O dono do Banco Master, Daniel Vorcaro, e o ex-presidente do Banco Regional de Brasil, Paulo Henrique Costa, entraram em contradição e divergiram durante a acareação do caso do Banco Master. A falta de consenso entre os dois empresários foi relacionada acerca das tratativas entre as duas instituições para comercialização de créditos.

 

A investigação apura a respeito da intermediação da empresa Tirreno para o repasse de R$ 12 bilhões.

 

“Anunciamos que faríamos vendas de originadores terceiros. Não me lembro, naquela ocasião, sequer do nome Tirreno. A conversa era sobre um novo formato de comercialização”, disse o dono do Banco Master.

 

No entanto, o ex-presidente do BRB negou que estava ciente dos ativos de origem no próprio Master. Paulo Henrique disse que depois surgiram dúvidas sobre o tema. 

 

“O entendimento que eu coloquei é que eram carteiras originadas pelo Master, negociadas com terceiros, e que o Master estava recomprando e revendendo para a gente".

 

Vorcaro rebateu Costa e afirmou que não sabia da informação da revenda. 

 

“Não tinha essa informação de serem revendidas”, rebateu Vorcaro.

 

A divergência foi obtida durante o confronto de versões conduzido pela Polícia Federal e divulgada inicialmente pelo G1. As apurações analisam ainda o auxílio irregular ao Banco Master em meio a dificuldades de liquidez. 

 

Vorcaro revelou ainda que comunicou ao BRB, durante as negociações, uma mudança no modelo de negócios do Master, com a venda de carteiras originadas por terceiros, sem referência específica à Tirreno.

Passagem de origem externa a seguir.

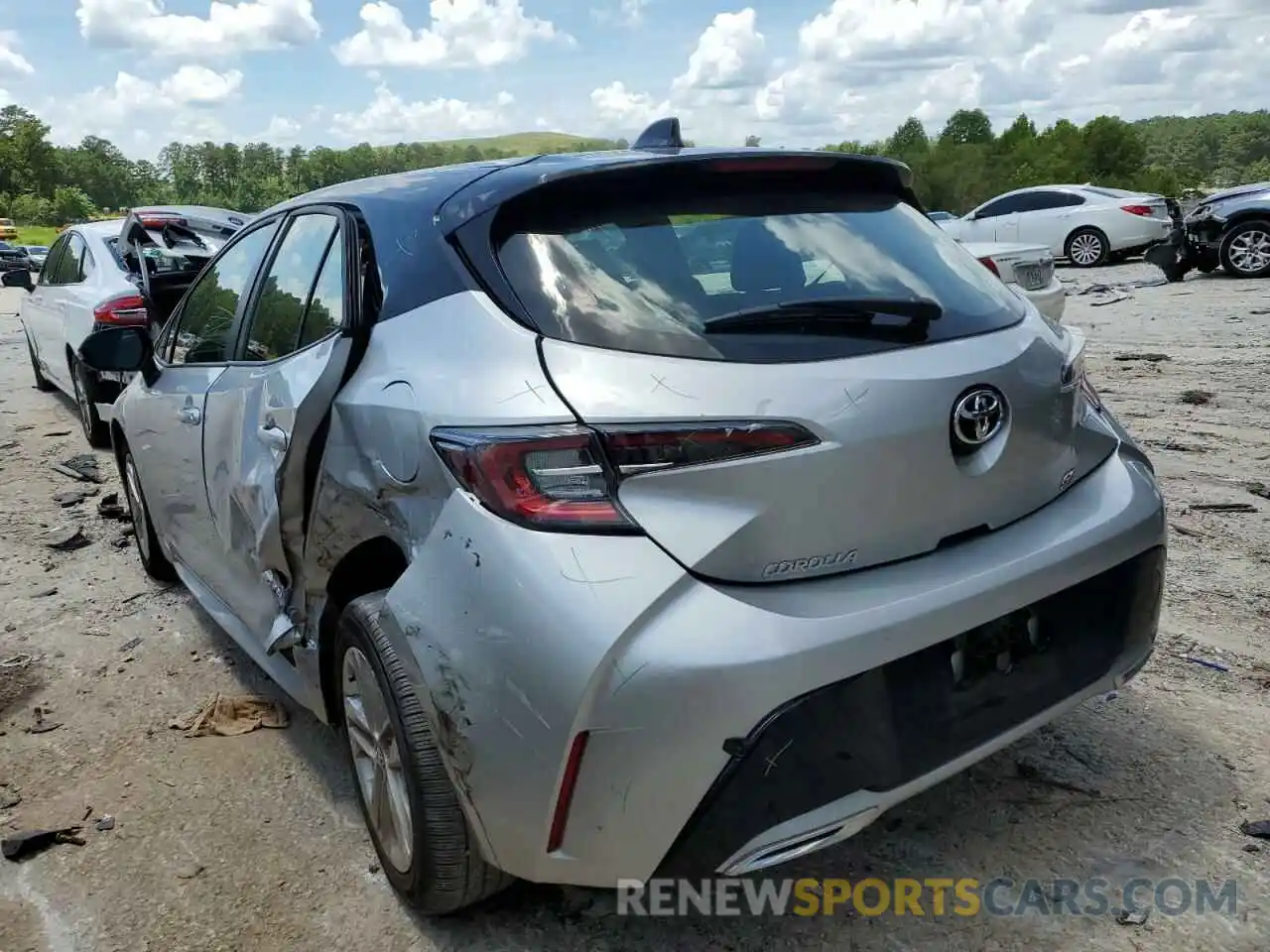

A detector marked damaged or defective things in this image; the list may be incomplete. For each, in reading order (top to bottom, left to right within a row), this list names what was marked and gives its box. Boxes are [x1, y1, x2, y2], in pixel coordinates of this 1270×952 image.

dented car door [197, 206, 357, 654]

O executivo disse também não ter conhecimento, naquele momento, de que os papéis vendidos eram da empresa, que posteriormente se mostraram desvalorizados.

 

“Na verdade a gente anunciou que a gente faria vendas naquela ocasião de originadores terceiros. A Tirreno, nem eu mesmo sabia naquela ocasião, se eu não me engano, que existiu o nome Tirreno. Acho que a gente chegou a conversar por algumas vezes que a gente começaria um novo formato de comercialização, que seria de terceiros, carteiras originadas por terceiros e não mais originação própria”, declarou.